▶ QUOTED PASSAGE:
--

As for Amendment No. 4, the Minister said that the Government do not wish to end up with a patchwork of regulations, but we have perhaps not a patchwork but a quilt, with rather large sections of undertakers. So it is not as though we were dealing with only one undertaker. There may be an argument for some slight flexibility of approach. However, I take the point about being careful not to restrict the principles by starting to list them. I shall carefully read what the Minister said on that. For the moment, I beg leave to withdraw my amendment.

Amendment, by leave, withdrawn.

[Amendments Nos. 5 and 6 not moved.]

Baroness Miller of Hendon moved Amendment No. 7:

Page 3, line 44, at end insert--

    ("( ) The power to make regulations under this section shall only be exercised after consultation with such persons and bodies as the Secretary of State considers it appropriate to consult in relation to the proposed regulations."").

The noble Baroness said: As we have already discussed, Clauses 4 and 5 of the Bill allow the Secretary of Sate to make regulations which must be taken into account by the director when companies' charging schemes are approved by him. As the Minister said, the regulations will protect vulnerable groups such as those on low incomes or those who use higher than average volumes of water for such reasons as age, ill-health or disability.

I remind the noble Lord that during the Second Reading he gave the noble Lord, Lord Ahmed, an undertaking to pass on to the appropriate quarter the question of possible special provisions for those who need to use large quantities of water for religious purposes, especially the Moslem community. We have already made it clear that we fully support the protection of vulnerable groups and I understand that the water companies also do so.

Clauses 4 and 5 alter the whole ethos of the regulation of the water industry. Since privatisation in 1989, the regulator has been entirely free of short-term political pressures. Under the two clauses, some authority over the industry is to be taken back into the hands of government. I am not making any political point here, but it is right to note that under these clauses the regulator will be compelled to take into account guidance from the Secretary of State. It is, I submit, important that the regulations should not erode the

22 Apr 1999 : Column 1248

independence of the regulator; nor should they lead to undue and short-term political or populist interference in the regulatory system or in the operation of the industry. It is essential that any regulations will be acceptable to all parties concerned, especially the vulnerable groups and groups who wish to be considered as such. The Moslem community mentioned by the noble Lord, Lord Ahmed, is an example of a group which should be enabled to make representations, irrespective of whether its claim is ultimately accepted.

--

▶ DATASET EXTRACT:

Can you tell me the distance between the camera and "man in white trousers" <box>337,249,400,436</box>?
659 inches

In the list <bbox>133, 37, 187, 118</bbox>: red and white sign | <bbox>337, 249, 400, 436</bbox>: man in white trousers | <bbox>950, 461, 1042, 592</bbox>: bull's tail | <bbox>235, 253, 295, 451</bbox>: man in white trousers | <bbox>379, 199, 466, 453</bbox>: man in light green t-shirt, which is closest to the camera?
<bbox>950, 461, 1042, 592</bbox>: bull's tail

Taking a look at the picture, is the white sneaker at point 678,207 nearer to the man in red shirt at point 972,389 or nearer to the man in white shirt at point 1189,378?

--

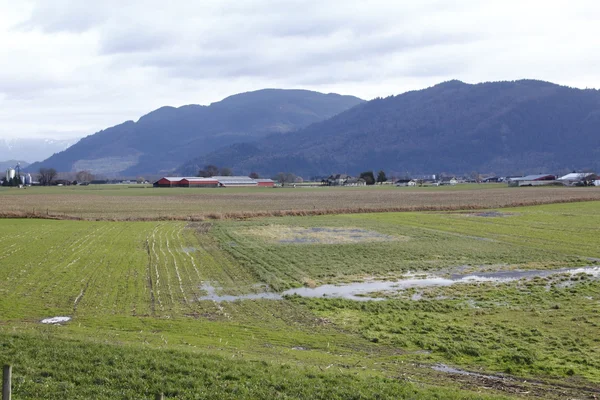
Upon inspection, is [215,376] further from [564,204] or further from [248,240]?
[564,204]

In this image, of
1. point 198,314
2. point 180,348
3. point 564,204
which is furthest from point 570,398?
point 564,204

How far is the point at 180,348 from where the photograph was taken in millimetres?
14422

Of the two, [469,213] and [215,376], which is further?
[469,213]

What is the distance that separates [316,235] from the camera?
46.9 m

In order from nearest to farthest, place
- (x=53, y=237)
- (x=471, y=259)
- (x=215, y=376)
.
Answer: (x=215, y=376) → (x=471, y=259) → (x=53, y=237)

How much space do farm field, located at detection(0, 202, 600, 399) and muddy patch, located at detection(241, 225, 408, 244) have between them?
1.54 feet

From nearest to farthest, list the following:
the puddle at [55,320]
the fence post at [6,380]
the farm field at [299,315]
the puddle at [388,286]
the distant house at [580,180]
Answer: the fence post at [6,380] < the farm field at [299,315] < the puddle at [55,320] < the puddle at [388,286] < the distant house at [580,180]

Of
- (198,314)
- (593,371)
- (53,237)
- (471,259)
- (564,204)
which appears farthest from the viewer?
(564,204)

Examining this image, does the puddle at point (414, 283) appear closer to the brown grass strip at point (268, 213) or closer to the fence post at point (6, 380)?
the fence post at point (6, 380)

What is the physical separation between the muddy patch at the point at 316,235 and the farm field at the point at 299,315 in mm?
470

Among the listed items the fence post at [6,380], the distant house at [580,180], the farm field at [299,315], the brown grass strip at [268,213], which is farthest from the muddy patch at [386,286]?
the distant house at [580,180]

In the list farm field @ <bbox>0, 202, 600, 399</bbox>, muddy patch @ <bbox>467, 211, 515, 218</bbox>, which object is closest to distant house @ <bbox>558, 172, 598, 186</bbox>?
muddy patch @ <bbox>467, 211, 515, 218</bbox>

--

▶ TO BE DONE: Please copy word for word the passage of the debate on water charging regulations that begins at the words "As for Amendment" and stops after the words "withdraw my amendment.".

▶ COMPLETE OUTPUT:
As for Amendment No. 4, the Minister said that the Government do not wish to end up with a patchwork of regulations, but we have perhaps not a patchwork but a quilt, with rather large sections of undertakers. So it is not as though we were dealing with only one undertaker. There may be an argument for some slight flexibility of approach. However, I take the point about being careful not to restrict the principles by starting to list them. I shall carefully read what the Minister said on that. For the moment, I beg leave to withdraw my amendment.